::: Text provided :::
From 1754ef2782b504895302e102bef189482e706ac5 Mon Sep 17 00:00:00 2001
From: Martin Bauer <martin.bauer@fau.de>
Date: Tue, 18 Jun 2019 15:27:31 +0200
Subject: [PATCH] CUDA indexing: clip to maximum cuda block size

- previous method did not work with kernels generated for walberla where
  block size changes are made at runtime
- device query does not always work, since the compile system may have
  no GPU or not the same GPU
-> max block size is passed as parameter and only optionally determined
   by a device query
---
 pystencils/gpucuda/indexing.py   | 81 ++++++--------------------------
 pystencils_tests/test_cudagpu.py |  5 --
 2 files changed, 15 insertions(+), 71 deletions(-)

diff --git a/pystencils/gpucuda/indexing.py b/pystencils/gpucuda/indexing.py
index 23a7b51ec..5864c4f82 100644
--- a/pystencils/gpucuda/indexing.py
+++ b/pystencils/gpucuda/indexing.py
@@ -9,8 +9,6 @@ from functools import partial
 
 from pystencils.sympyextensions import prod, is_integer_sequence
 
-AUTO_BLOCK_SIZE_LIMITING = False
-
 BLOCK_IDX = [TypedSymbol("blockIdx." + coord, create_type("int")) for coord in ('x', 'y', 'z')]
 THREAD_IDX = [TypedSymbol("threadIdx." + coord, create_type("int")) for coord in ('x', 'y', 'z')]
 BLOCK_DIM = [TypedSymbol("blockDim." + coord, create_type("int")) for coord in ('x', 'y', 'z')]
@@ -84,17 +82,26 @@ class BlockIndexing(AbstractIndexing):
         compile_time_block_size: compile in concrete block size, otherwise the cuda variable 'blockDim' is used
     """
::: Material provided :::
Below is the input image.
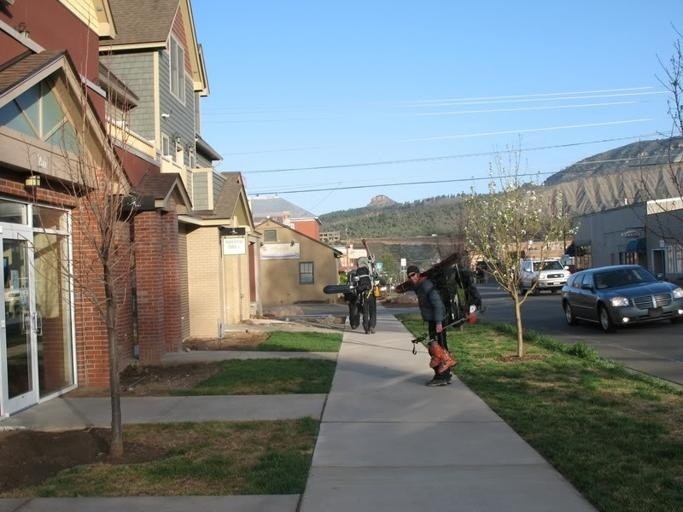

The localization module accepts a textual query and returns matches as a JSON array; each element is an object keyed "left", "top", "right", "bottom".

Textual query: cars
[{"left": 560, "top": 262, "right": 682, "bottom": 333}]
:::
__Tasks for this exercise__.
(a) In the patch, why does a device query not always work?
(b) Please reproduce the stretch of the patch from "- previous method" through "insertions(+), 71 deletions(-)" word for word.

__Solutions by task__.
(a) The compile system may have no GPU, or not the same GPU.

(b)
- previous method did not work with kernels generated for walberla where
  block size changes are made at runtime
- device query does not always work, since the compile system may have
  no GPU or not the same GPU
-> max block size is passed as parameter and only optionally determined
   by a device query
---
 pystencils/gpucuda/indexing.py   | 81 ++++++--------------------------
 pystencils_tests/test_cudagpu.py |  5 --
 2 files changed, 15 insertions(+), 71 deletions(-)